La Shoah et les politiques antisémites du gouvernement libyen indépendant qui ont suivi, ainsi que l’hostilité de la population locale à l’égard des Juifs, les ont tous chassés. En 2004, il n’y avait plus un seul juif résidant en Libye, selon Yad Vashem, le musée de la Shoah en Israël.

La famille de Gerbi a fait partie de cette migration. Ils ont fui la Libye en 1967, alors qu’il avait 12 ans, faisant d’eux les derniers Juifs à quitter le pays. En 1969, le pays ne comptait plus que 100 Juifs.

Les décennies qui ont suivi, sous la férule du dictateur Mouammar Kadhafi, ont offert peu de possibilités de préservation.
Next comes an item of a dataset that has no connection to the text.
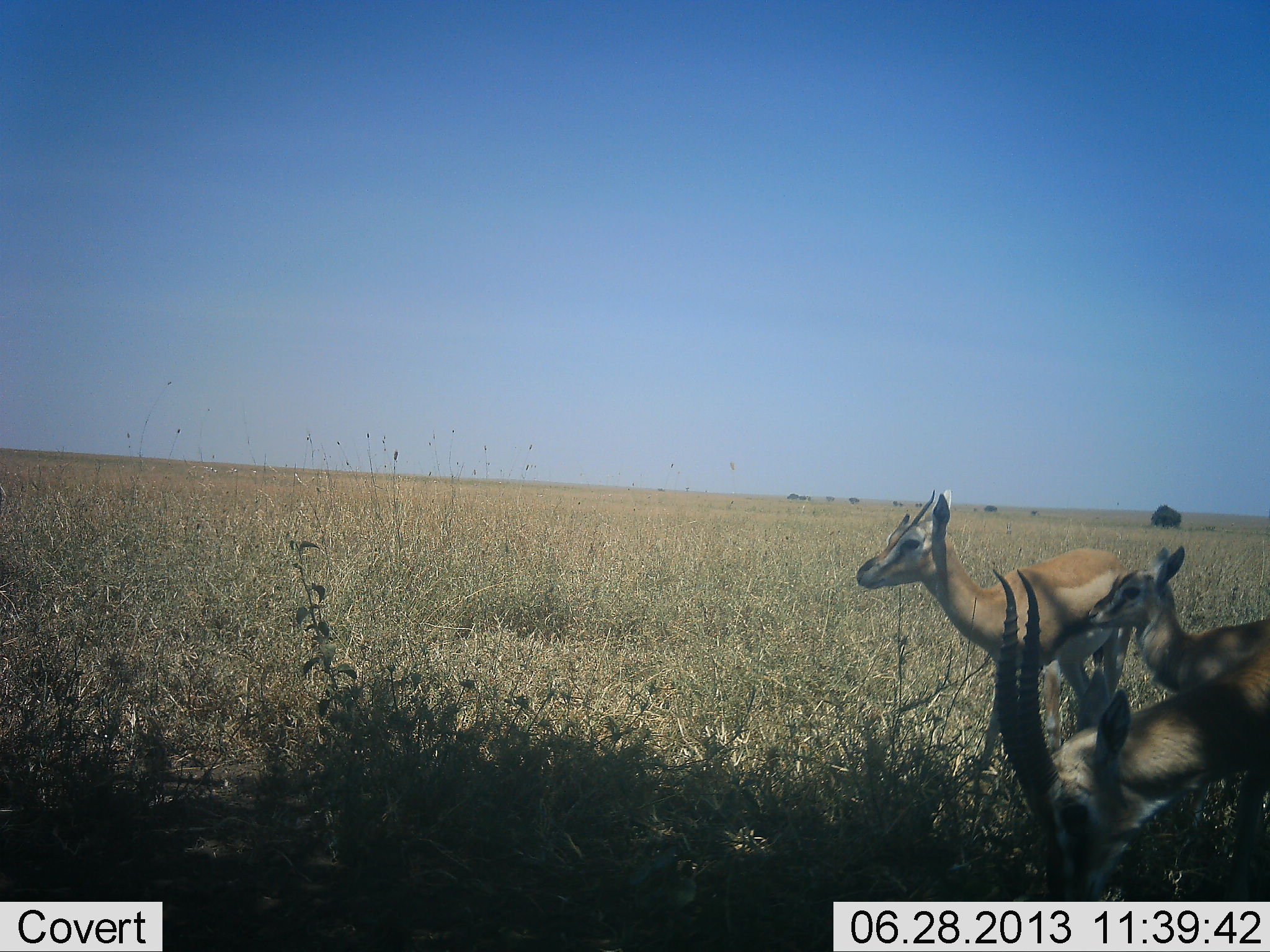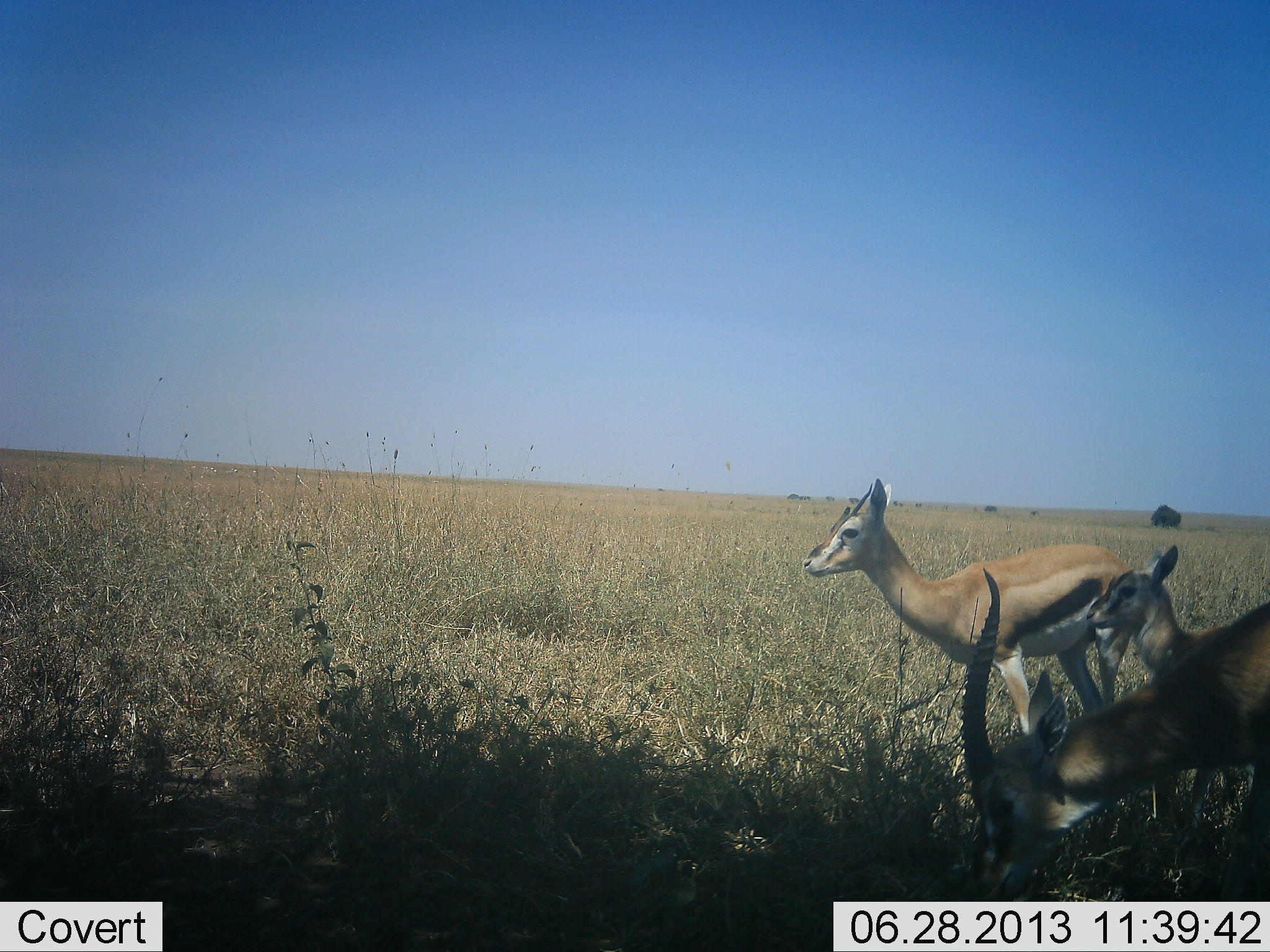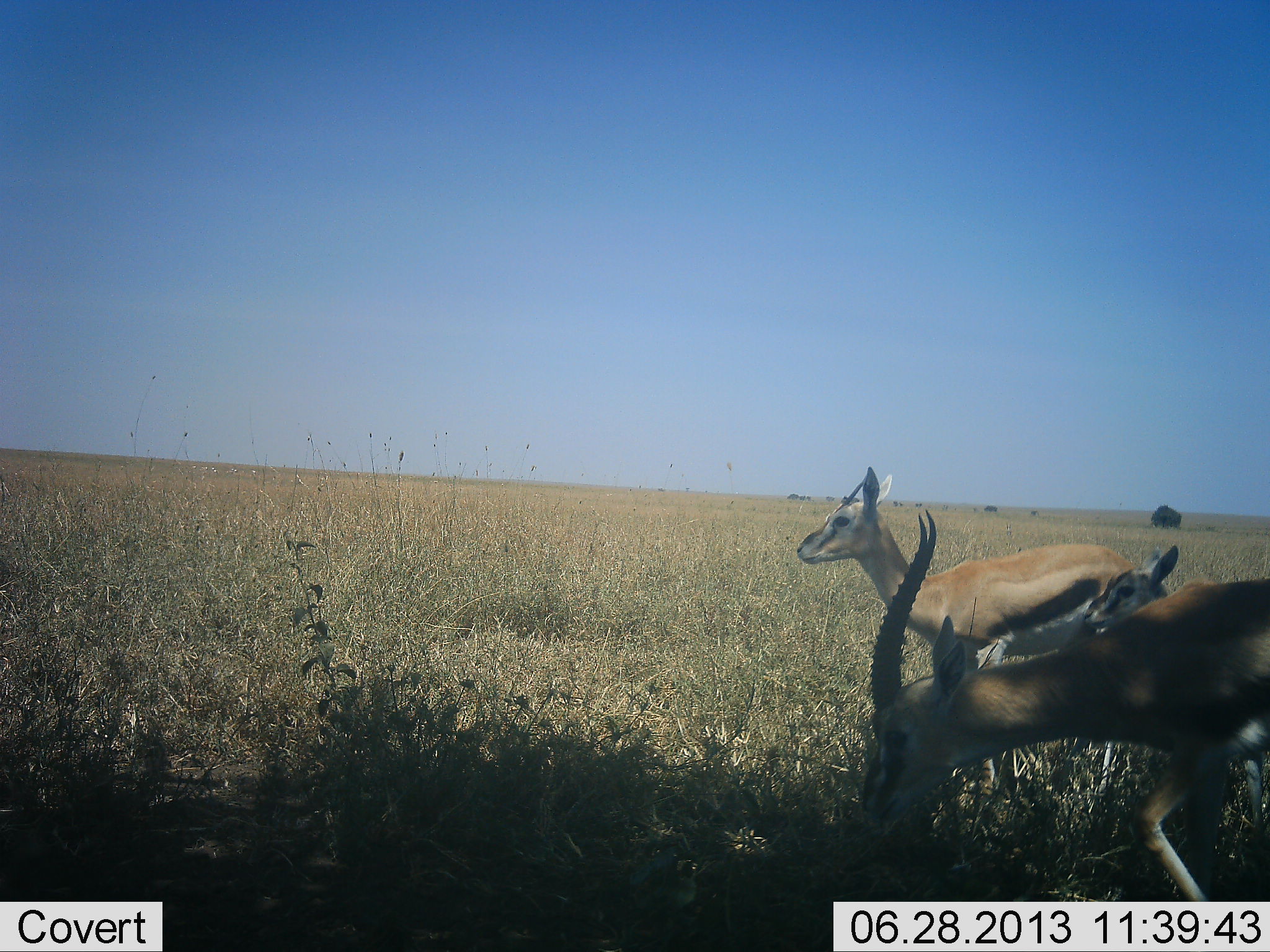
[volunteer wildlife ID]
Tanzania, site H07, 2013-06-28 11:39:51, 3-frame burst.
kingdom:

Mais le gouvernement central s’est effondré après son renversement et son exécution en 2011, et la dernière décennie a été marquée par des combats intermittents entre clans et milices qui se disputent le pouvoir.

Bien que ces conditions aient été dures pour les Libyens, M. Gerbi a déclaré qu’il espérait que le remaniement pourrait finalement donner naissance à un gouvernement qui serait prêt à aborder l’histoire juive du pays et éventuellement à normaliser les relations avec Israël, comme d’autres nations arabes de la région l’ont fait l’année dernière. Mais il sait que cela pourrait prendre de nombreuses années, et il a essentiellement abandonné l’espoir de voir des fonctionnaires faciliter les travaux de restauration physique dans un avenir proche, a déclaré Gerbi à Behadrei Haredim.
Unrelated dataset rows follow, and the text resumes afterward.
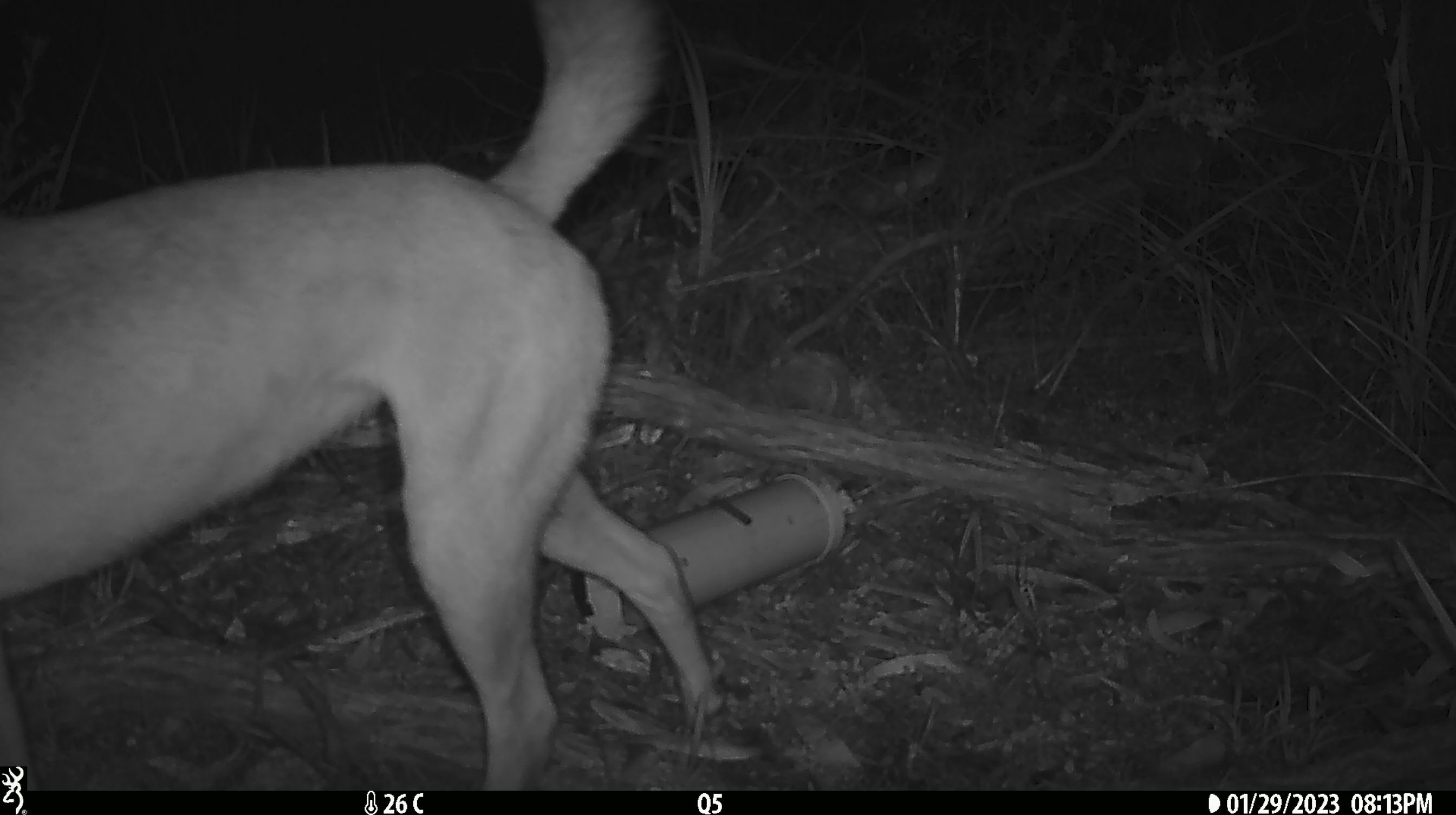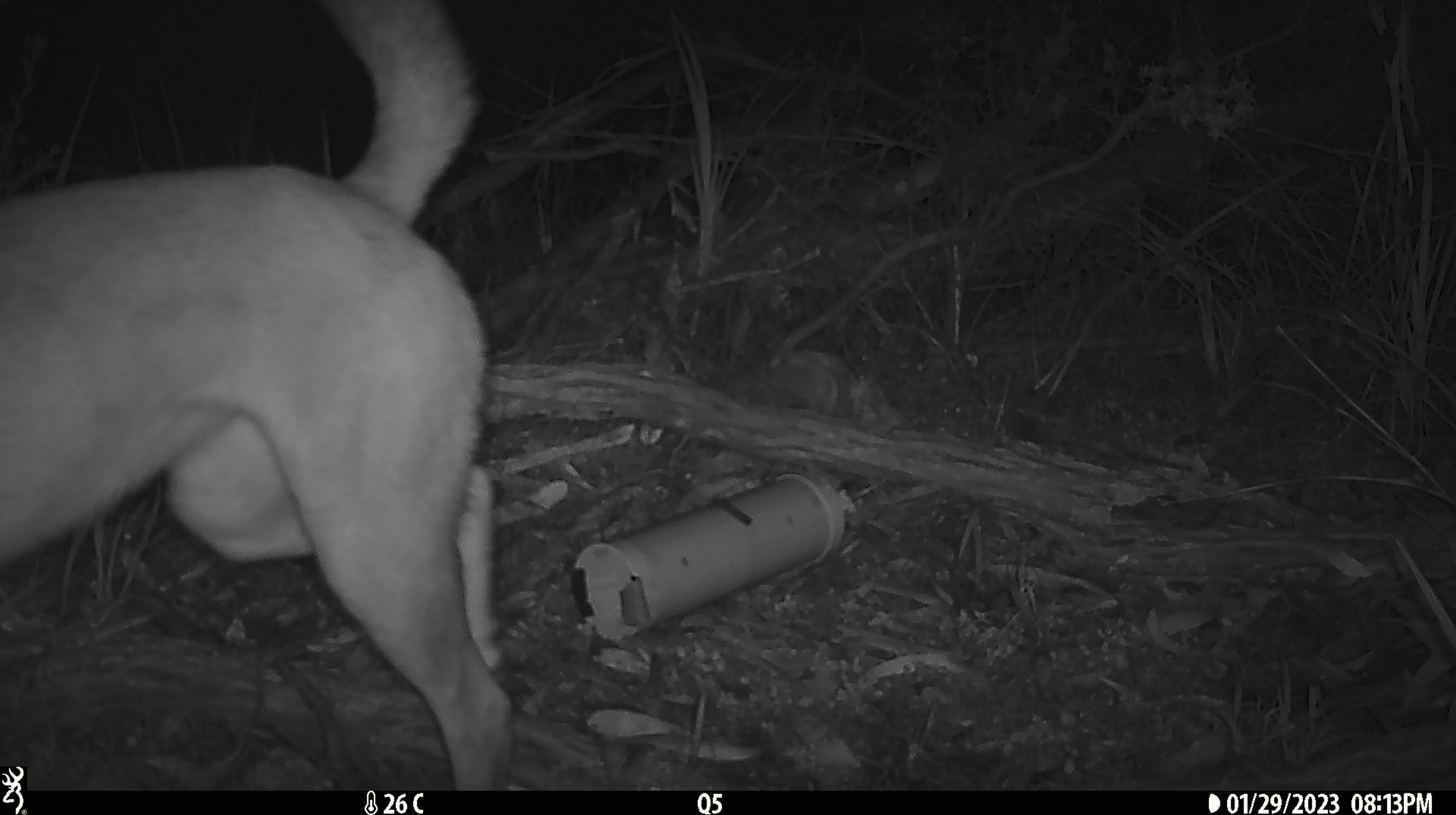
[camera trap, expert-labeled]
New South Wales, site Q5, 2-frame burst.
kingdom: Animalia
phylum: Chordata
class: Mammalia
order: Carnivora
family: Canidae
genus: Canis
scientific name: Canis familiaris dingo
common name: dingo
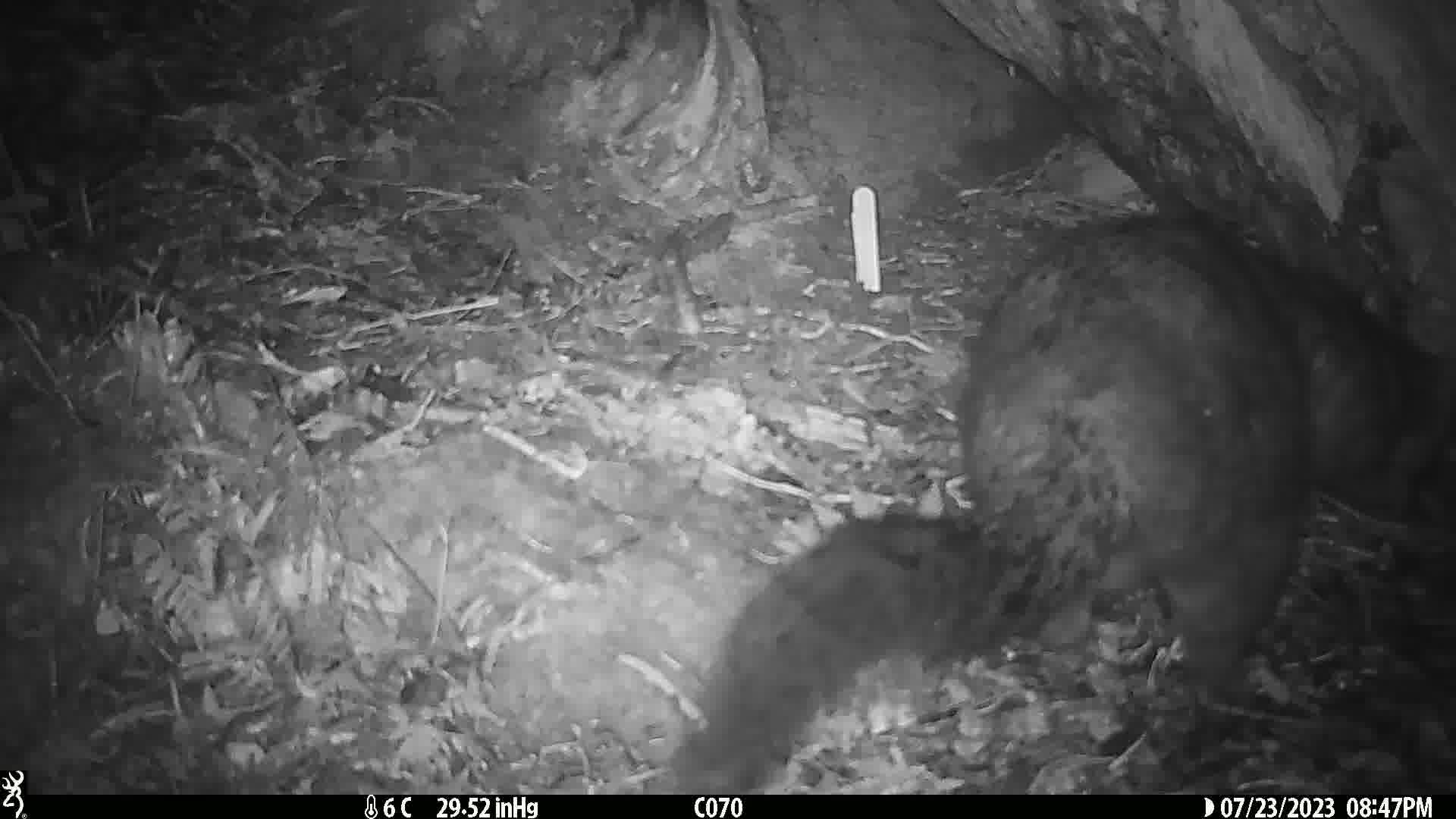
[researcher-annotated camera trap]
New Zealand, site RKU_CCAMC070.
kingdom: Animalia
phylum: Chordata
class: Mammalia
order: Diprotodontia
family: Phalangeridae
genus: Trichosurus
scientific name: Trichosurus vulpecula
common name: common brushtail possum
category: possum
Et la situation de ces sites était mauvaise même avant que la Libye n’éclate en guerre civile, a-t-il dit.

Cela fait 19 ans qu’il n’a pas visité le cimetière juif de Tripoli, mais « les images macabres et effrayantes que j’ai vues ne me quittent pas », a-t-il déclaré. En 2007, Gerbi s’est à nouveau rendu sur le site, dit-il, « et j’ai été choqué de découvrir que même les débris avaient été enlevés. Ils ont construit une autoroute sur les ruines du cimetière juif et des tours d’habitation. Il n’en reste pas une miette. »
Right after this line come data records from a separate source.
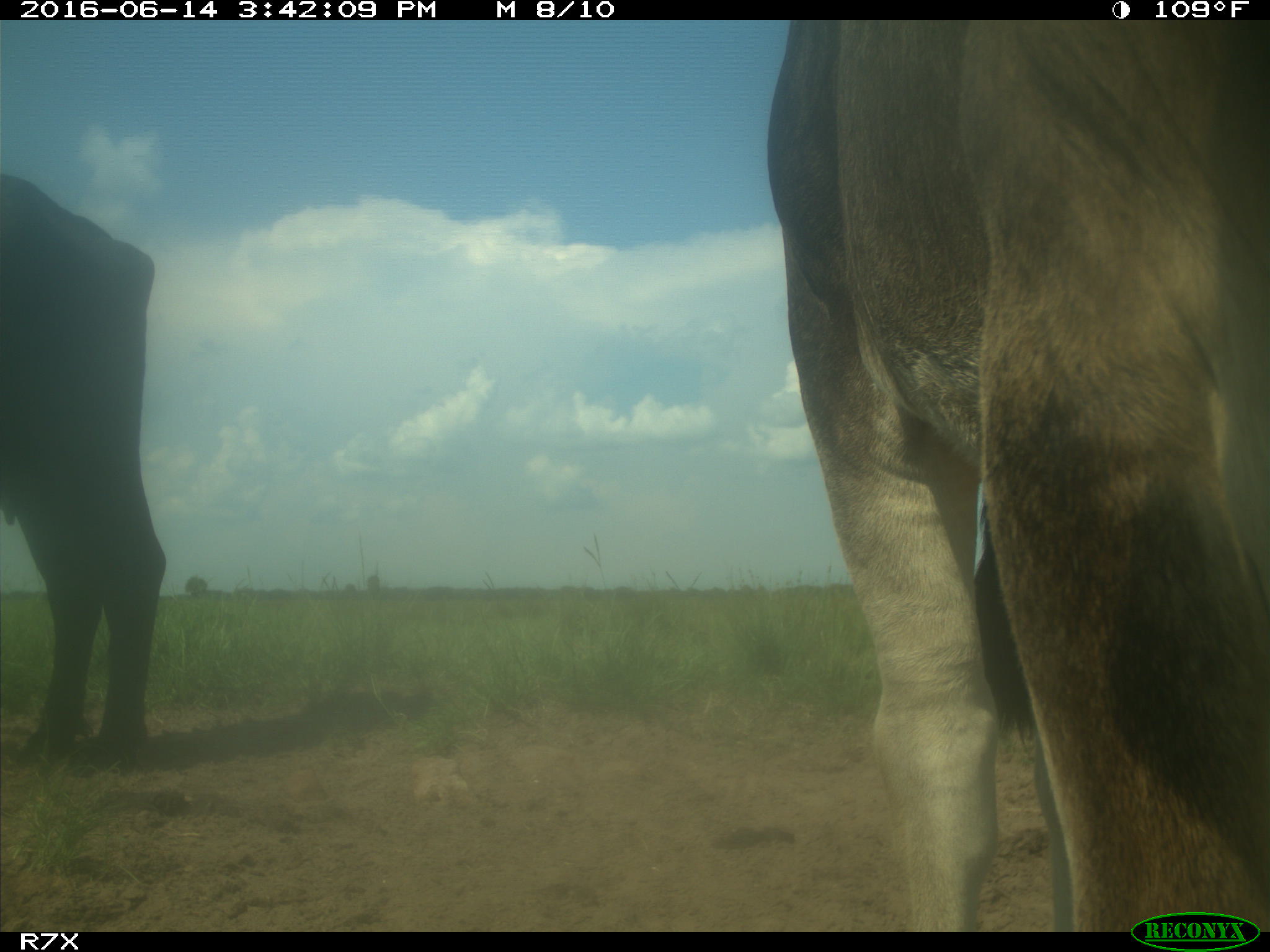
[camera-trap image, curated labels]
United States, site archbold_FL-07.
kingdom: Animalia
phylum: Chordata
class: Mammalia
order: Artiodactyla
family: Bovidae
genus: Bos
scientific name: Bos taurus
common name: domestic cow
Un gratte-ciel se dresse sur ce qui était le cimetière juif de Tripoli, en Libye, en 2007. (Crédit : David Gerbi/via JTA)

À Benghazi, David Gerbi a vu un entrepôt rempli de cartons dans lesquels des restes humains étaient entassés de manière désordonnée. Ils avaient été collectés dans un autre cimetière juif avant qu’il ne soit détruit, a-t-il dit.

Les anciennes synagogues sont également menacées, a déclaré Gerbi, un membre éminent de l’Organisation mondiale des Juifs de Libye, qui défend les intérêts des personnes dont les familles ont des racines en Libye.

Plus tôt cette année, il a déclaré aux médias italiens qu’une ancienne synagogue abandonnée à Tripoli était transformée en centre religieux islamique sans autorisation.

« Le Sla Dar Bishi de Tripoli est entre les mains des autorités locales (lire : les milices) puisqu’il n’y a plus de juif vivant à Tripoli », a-t-il déclaré à Moked, le site d’information juif italien.

« Il a été décidé de violer notre propriété et notre histoire », a-t-il écrit. « Le plan est clairement de profiter du chaos et de notre absence ».